** Extract provided **
┌──

Colin Winnette’s Haints Stay generates a fair amount of friction from pushing the genre into uncomfortable territory, though it never quite turns metafictional. On paper, it might read somewhat similarly to deWitt’s The Sisters Brothers–both follow the (mis)adventures of a pair of brothers who work as killers for hire and engage in various acts of antiheroic behavior. In tone, though, they vary wildly: deWitt’s novel allows for moments of bleak humor and self-awareness; Winnette’s is equally compelling, but finds itself in unexpected places. Much of that comes from Brooke and Sugar–both their current dynamic and (shown via flashbacks) their relationship to their father, which goes beyond the stereotypical “abuse from a violent man” concept and pushes forward into something even more unsettling. It’s a matter that Winnette slowly reveals over the course of the book; without revealing too much, there are scenes that suggest a Western as reimagined through the transgressive lens of Dennis Cooper.

What Winnette does here is less about undermining the traditions of the Westerns and more about pushing them in unexpected directions: plugging in characters who don’t necessarily mesh with a reader’s expectation of what a hired killer in a Western would be like. (In this context, it also fits neatly beside Winnette’s previous book, the short novel Coyote, in which characters dealing with a familiar fictional situation take the plot in a radically different direction.) That doesn’t mean Winnette is above commenting on genre, though. A reference to “house wines” seems intentionally anachronistic: though the novel appears to be set in the past, it’s never entirely clear when; there are shades of the Alex Cox-directed film Walker here, where elements of the present seem to have embedded themselves in history. Walker, it should be noted, has a screenplay written by one Rudolph Wurlitzer.

└──

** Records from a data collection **
┌──

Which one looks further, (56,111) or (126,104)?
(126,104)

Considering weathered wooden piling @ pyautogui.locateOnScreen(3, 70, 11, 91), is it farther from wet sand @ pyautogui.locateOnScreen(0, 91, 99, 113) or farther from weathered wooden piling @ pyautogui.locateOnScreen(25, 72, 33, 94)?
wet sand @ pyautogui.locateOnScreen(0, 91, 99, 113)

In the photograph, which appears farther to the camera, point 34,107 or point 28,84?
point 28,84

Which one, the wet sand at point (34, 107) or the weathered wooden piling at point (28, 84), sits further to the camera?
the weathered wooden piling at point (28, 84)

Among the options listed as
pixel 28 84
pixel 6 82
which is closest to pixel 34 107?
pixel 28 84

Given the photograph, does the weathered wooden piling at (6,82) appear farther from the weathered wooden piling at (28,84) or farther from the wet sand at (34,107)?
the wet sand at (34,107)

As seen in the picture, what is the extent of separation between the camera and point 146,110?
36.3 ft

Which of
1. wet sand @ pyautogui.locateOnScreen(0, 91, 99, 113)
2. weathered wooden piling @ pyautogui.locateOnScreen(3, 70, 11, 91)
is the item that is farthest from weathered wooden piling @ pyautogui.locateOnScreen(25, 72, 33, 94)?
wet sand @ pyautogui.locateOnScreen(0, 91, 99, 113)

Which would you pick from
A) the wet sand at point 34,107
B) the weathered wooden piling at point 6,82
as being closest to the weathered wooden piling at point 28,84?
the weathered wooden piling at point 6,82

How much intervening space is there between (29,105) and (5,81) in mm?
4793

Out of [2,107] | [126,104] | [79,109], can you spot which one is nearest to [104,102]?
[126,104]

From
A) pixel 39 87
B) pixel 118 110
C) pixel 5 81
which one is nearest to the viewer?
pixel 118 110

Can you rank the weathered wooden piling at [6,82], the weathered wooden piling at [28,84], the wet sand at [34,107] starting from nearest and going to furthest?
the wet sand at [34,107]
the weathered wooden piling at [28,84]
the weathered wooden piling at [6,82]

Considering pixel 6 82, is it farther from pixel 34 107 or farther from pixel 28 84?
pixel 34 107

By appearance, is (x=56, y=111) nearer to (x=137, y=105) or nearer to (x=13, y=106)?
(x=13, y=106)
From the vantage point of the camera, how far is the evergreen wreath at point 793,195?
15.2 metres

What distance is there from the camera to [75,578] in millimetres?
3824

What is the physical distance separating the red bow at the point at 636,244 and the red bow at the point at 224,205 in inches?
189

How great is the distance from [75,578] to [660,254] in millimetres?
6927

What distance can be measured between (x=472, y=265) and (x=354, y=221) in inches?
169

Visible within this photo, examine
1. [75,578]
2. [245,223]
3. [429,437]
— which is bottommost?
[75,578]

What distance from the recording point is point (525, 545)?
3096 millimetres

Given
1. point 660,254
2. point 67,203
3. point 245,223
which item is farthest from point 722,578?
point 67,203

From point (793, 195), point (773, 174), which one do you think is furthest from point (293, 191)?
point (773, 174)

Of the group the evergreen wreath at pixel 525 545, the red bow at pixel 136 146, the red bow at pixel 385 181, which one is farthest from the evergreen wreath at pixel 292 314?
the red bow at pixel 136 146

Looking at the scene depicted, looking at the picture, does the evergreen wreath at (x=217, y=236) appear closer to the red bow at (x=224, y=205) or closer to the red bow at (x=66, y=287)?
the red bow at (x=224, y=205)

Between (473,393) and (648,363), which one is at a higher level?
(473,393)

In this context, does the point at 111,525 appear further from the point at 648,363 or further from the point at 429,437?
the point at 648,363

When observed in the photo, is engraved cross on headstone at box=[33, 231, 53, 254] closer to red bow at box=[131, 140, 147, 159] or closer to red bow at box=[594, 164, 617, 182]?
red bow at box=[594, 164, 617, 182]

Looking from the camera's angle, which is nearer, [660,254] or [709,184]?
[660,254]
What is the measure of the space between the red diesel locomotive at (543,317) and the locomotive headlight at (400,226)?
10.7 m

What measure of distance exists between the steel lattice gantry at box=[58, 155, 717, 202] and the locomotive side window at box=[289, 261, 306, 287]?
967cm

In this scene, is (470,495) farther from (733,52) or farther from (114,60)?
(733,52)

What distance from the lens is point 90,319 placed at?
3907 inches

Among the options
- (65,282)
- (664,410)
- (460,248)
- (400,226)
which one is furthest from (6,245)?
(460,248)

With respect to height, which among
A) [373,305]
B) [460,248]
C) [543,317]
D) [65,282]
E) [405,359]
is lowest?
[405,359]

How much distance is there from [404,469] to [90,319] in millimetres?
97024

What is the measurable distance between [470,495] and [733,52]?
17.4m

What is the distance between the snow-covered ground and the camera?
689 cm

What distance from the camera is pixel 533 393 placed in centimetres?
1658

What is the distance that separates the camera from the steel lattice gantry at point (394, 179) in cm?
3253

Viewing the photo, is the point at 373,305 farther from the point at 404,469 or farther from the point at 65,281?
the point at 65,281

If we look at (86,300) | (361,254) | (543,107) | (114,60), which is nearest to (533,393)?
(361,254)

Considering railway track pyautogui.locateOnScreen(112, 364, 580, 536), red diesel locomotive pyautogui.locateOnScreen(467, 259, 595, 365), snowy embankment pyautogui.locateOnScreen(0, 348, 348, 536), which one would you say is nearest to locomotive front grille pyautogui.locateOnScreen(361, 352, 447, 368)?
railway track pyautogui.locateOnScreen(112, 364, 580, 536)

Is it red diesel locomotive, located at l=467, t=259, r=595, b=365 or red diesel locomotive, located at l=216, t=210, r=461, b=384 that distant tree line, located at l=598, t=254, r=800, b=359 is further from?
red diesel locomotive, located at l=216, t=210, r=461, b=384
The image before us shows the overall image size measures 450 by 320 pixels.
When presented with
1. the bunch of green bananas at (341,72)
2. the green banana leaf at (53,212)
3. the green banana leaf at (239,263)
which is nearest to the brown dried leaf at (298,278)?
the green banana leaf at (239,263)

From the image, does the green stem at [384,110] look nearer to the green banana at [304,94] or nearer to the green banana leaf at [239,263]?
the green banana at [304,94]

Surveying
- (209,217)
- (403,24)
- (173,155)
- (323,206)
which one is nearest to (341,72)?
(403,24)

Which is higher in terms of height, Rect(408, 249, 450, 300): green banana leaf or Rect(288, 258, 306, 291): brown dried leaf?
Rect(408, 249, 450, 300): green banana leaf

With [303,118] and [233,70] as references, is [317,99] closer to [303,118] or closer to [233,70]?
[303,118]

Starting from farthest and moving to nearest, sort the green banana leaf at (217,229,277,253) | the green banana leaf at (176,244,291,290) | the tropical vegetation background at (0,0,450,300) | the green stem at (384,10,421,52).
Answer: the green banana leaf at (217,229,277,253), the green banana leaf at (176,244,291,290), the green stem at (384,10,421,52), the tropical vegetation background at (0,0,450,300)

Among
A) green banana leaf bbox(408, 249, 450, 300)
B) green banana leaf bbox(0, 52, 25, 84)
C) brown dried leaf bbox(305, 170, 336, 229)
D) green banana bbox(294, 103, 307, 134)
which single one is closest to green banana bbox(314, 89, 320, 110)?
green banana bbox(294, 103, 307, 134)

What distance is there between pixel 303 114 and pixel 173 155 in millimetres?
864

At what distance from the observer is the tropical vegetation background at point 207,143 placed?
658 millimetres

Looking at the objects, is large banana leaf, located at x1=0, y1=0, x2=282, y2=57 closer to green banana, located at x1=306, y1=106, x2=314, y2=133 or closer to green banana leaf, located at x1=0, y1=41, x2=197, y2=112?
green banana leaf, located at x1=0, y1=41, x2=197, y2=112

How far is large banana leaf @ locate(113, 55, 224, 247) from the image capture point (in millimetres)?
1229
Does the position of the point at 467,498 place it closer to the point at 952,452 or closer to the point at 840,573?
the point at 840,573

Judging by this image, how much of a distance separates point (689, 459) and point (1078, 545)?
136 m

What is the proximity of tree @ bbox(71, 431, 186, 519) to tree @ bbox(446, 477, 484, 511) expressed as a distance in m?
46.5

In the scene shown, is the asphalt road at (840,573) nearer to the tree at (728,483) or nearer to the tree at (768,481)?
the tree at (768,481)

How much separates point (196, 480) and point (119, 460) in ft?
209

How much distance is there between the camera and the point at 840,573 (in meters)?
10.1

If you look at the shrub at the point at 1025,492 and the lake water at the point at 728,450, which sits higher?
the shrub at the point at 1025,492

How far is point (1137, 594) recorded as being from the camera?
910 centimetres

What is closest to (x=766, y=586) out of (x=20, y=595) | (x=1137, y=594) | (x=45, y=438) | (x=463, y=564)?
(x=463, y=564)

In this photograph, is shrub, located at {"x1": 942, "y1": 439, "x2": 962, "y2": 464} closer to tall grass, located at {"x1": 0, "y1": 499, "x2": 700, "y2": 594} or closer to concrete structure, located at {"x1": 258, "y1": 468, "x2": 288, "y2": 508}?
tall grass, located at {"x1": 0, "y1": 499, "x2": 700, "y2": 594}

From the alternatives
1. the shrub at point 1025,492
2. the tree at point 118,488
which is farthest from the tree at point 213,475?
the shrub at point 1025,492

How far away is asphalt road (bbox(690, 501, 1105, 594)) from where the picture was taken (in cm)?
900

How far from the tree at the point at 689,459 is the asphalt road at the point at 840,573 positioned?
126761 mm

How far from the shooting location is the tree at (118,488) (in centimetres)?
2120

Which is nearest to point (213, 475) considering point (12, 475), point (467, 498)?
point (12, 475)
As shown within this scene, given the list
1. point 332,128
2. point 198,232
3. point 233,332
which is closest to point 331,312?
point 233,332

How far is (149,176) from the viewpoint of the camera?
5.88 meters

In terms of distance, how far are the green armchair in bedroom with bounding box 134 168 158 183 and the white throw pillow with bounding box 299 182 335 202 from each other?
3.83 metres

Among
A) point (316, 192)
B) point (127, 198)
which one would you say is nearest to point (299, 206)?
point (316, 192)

└──

** Goals **
• a. Duplicate the passage in the Haints Stay review starting with "What Winnette does" and going on through "one Rudolph Wurlitzer.".
• b. Based on the Haints Stay review, state whether each statement agrees with it, answering yes or no and quoting the deciding words: (i) Haints Stay and The Sisters Brothers both follow two brothers who work as killers for hire; (ii) Haints Stay fully turns metafictional; (iii) Alex Cox wrote the screenplay for Walker.
The items play no part in this.

** Solutions for each task **
• a.
What Winnette does here is less about undermining the traditions of the Westerns and more about pushing them in unexpected directions: plugging in characters who don’t necessarily mesh with a reader’s expectation of what a hired killer in a Western would be like. (In this context, it also fits neatly beside Winnette’s previous book, the short novel Coyote, in which characters dealing with a familiar fictional situation take the plot in a radically different direction.) That doesn’t mean Winnette is above commenting on genre, though. A reference to “house wines” seems intentionally anachronistic: though the novel appears to be set in the past, it’s never entirely clear when; there are shades of the Alex Cox-directed film Walker here, where elements of the present seem to have embedded themselves in history. Walker, it should be noted, has a screenplay written by one Rudolph Wurlitzer.

• b.
(i) Yes: "both follow the (mis)adventures of a pair of brothers who work as killers for hire"
(ii) No: "though it never quite turns metafictional"
(iii) No: "Walker, it should be noted, has a screenplay written by one Rudolph Wurlitzer."